— BEGIN Rows —

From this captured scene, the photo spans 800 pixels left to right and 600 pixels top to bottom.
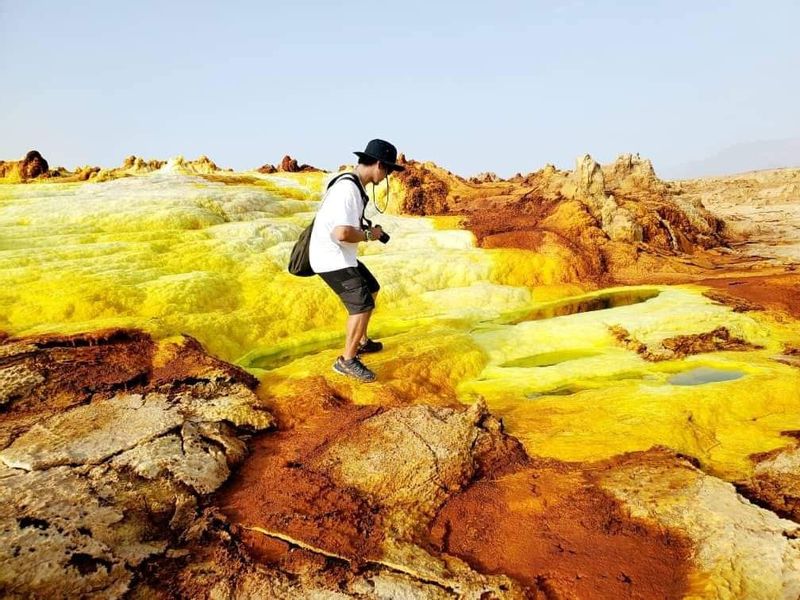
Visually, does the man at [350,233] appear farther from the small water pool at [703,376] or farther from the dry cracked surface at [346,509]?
the small water pool at [703,376]

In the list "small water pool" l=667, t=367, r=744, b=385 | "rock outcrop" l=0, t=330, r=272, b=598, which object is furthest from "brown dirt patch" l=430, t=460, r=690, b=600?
"small water pool" l=667, t=367, r=744, b=385

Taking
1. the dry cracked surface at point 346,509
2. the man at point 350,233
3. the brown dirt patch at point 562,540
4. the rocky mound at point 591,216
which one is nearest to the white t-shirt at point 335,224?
the man at point 350,233

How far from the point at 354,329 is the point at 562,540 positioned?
3.49 m

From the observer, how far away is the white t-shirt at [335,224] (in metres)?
6.03

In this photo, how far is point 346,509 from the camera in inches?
165

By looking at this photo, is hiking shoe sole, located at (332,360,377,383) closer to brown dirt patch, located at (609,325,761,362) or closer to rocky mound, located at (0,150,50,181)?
brown dirt patch, located at (609,325,761,362)

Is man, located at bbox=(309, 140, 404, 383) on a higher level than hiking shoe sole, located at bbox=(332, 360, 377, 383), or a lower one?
higher

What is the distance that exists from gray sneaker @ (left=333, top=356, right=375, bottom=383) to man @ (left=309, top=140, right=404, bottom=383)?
248mm

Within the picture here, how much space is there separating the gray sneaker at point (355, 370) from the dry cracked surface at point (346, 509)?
0.81m

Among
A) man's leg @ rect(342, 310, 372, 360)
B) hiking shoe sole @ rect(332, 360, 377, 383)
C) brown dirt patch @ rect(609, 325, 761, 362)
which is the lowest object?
brown dirt patch @ rect(609, 325, 761, 362)

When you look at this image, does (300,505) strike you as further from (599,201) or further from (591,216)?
(599,201)

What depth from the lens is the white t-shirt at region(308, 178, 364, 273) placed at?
6.03 m

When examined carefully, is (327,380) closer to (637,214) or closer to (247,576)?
(247,576)

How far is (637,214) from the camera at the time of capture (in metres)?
17.8
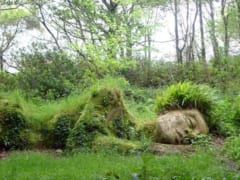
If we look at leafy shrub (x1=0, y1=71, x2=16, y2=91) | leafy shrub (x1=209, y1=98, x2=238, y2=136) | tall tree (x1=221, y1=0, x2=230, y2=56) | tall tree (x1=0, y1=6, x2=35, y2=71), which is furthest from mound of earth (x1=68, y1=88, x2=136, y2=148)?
tall tree (x1=0, y1=6, x2=35, y2=71)

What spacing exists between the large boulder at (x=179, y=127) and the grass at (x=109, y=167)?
1780 millimetres

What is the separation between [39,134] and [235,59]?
1412cm

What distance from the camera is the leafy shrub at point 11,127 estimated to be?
31.3 feet

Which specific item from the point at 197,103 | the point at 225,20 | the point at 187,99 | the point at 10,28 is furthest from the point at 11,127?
the point at 10,28

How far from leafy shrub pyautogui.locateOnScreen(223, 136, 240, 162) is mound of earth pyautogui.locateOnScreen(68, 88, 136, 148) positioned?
232 cm

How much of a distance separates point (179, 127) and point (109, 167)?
12.5ft

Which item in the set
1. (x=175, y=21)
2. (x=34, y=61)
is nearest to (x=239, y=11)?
(x=175, y=21)

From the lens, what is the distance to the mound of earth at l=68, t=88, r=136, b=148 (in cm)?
923

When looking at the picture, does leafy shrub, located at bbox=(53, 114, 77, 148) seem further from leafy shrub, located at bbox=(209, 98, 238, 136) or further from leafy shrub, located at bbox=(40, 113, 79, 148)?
leafy shrub, located at bbox=(209, 98, 238, 136)

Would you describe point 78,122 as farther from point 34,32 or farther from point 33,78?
point 34,32

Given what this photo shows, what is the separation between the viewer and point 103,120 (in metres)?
9.71

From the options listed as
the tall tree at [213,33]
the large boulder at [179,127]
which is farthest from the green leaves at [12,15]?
the large boulder at [179,127]

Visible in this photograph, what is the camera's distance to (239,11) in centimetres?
2136

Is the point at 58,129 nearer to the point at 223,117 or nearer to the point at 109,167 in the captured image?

— END Rows —

Set problem
Leave out the pictures and give the listing above again exactly.

Written solution
From this captured scene, the photo spans 800 pixels left to right and 600 pixels top to bottom.
Visually, does the man at [350,233] appear farther from the small water pool at [703,376] or farther from the dry cracked surface at [346,509]?
the small water pool at [703,376]

In the list "small water pool" l=667, t=367, r=744, b=385 | "rock outcrop" l=0, t=330, r=272, b=598, which object is furthest from "brown dirt patch" l=430, t=460, r=690, b=600?
"small water pool" l=667, t=367, r=744, b=385

Taking
1. the dry cracked surface at point 346,509
2. the man at point 350,233
3. the brown dirt patch at point 562,540
4. the rocky mound at point 591,216
which one is nearest to the white t-shirt at point 335,224?
the man at point 350,233

How far from the point at 354,329 is the point at 562,540 positioned?
3.49 m

From the observer, how far away is the white t-shirt at [335,224] (in metres)?
6.03

In this photo, how far is point 346,509 from the camera in inches?
165

By looking at this photo, is hiking shoe sole, located at (332,360,377,383) closer to brown dirt patch, located at (609,325,761,362) or closer to rocky mound, located at (0,150,50,181)?
brown dirt patch, located at (609,325,761,362)

Is man, located at bbox=(309, 140, 404, 383) on a higher level than hiking shoe sole, located at bbox=(332, 360, 377, 383), or a lower one?
higher

What is the distance that exists from gray sneaker @ (left=333, top=356, right=375, bottom=383) to man @ (left=309, top=140, right=404, bottom=383)?
248mm

Within the picture here, how much space is there separating the gray sneaker at point (355, 370) from the dry cracked surface at point (346, 509)?
0.81m

Among
A) man's leg @ rect(342, 310, 372, 360)
B) hiking shoe sole @ rect(332, 360, 377, 383)
C) brown dirt patch @ rect(609, 325, 761, 362)
which is the lowest object?
brown dirt patch @ rect(609, 325, 761, 362)

When you look at this image, does (300,505) strike you as further from (599,201) or further from (591,216)?
(599,201)

What depth from the lens is the white t-shirt at region(308, 178, 364, 273) placed at?
6.03 m

When examined carefully, is (327,380) closer to (637,214) or closer to (247,576)?
(247,576)

How far is (637,214) from the camera at the time of capture (in metres)?
17.8
If we look at leafy shrub (x1=0, y1=71, x2=16, y2=91) | leafy shrub (x1=209, y1=98, x2=238, y2=136) | tall tree (x1=221, y1=0, x2=230, y2=56) | tall tree (x1=0, y1=6, x2=35, y2=71), which is furthest from mound of earth (x1=68, y1=88, x2=136, y2=148)?
tall tree (x1=0, y1=6, x2=35, y2=71)

What spacing exists between the large boulder at (x=179, y=127) and the grass at (x=109, y=167)?
1780 millimetres

What is the separation between [39,134] and [235,59]?
1412cm

What distance from the camera is the leafy shrub at point 11,127 estimated to be?
31.3 feet

Which specific item from the point at 197,103 | the point at 225,20 | the point at 187,99 | the point at 10,28 is furthest from the point at 11,127?
the point at 10,28

How far from leafy shrub pyautogui.locateOnScreen(223, 136, 240, 162) is mound of earth pyautogui.locateOnScreen(68, 88, 136, 148) positioned?
232 cm

How much of a distance separates point (179, 127) and point (109, 167)?
12.5ft

Which item in the set
1. (x=175, y=21)
2. (x=34, y=61)
is nearest to (x=239, y=11)?
(x=175, y=21)

From the lens, what is the distance to the mound of earth at l=68, t=88, r=136, b=148 (in cm)?
923

When looking at the picture, does leafy shrub, located at bbox=(53, 114, 77, 148) seem further from leafy shrub, located at bbox=(209, 98, 238, 136) or further from leafy shrub, located at bbox=(40, 113, 79, 148)?
leafy shrub, located at bbox=(209, 98, 238, 136)

Would you describe point 78,122 as farther from point 34,32 or farther from point 33,78?
point 34,32

Given what this photo shows, what is the separation between the viewer and point 103,120 (in metres)?
9.71

From the options listed as
the tall tree at [213,33]
the large boulder at [179,127]
which is farthest from the green leaves at [12,15]?
the large boulder at [179,127]

Visible in this photograph, what is the camera's distance to (239,11) in centimetres?
2136

Is the point at 58,129 nearer to the point at 223,117 or nearer to the point at 109,167 in the captured image?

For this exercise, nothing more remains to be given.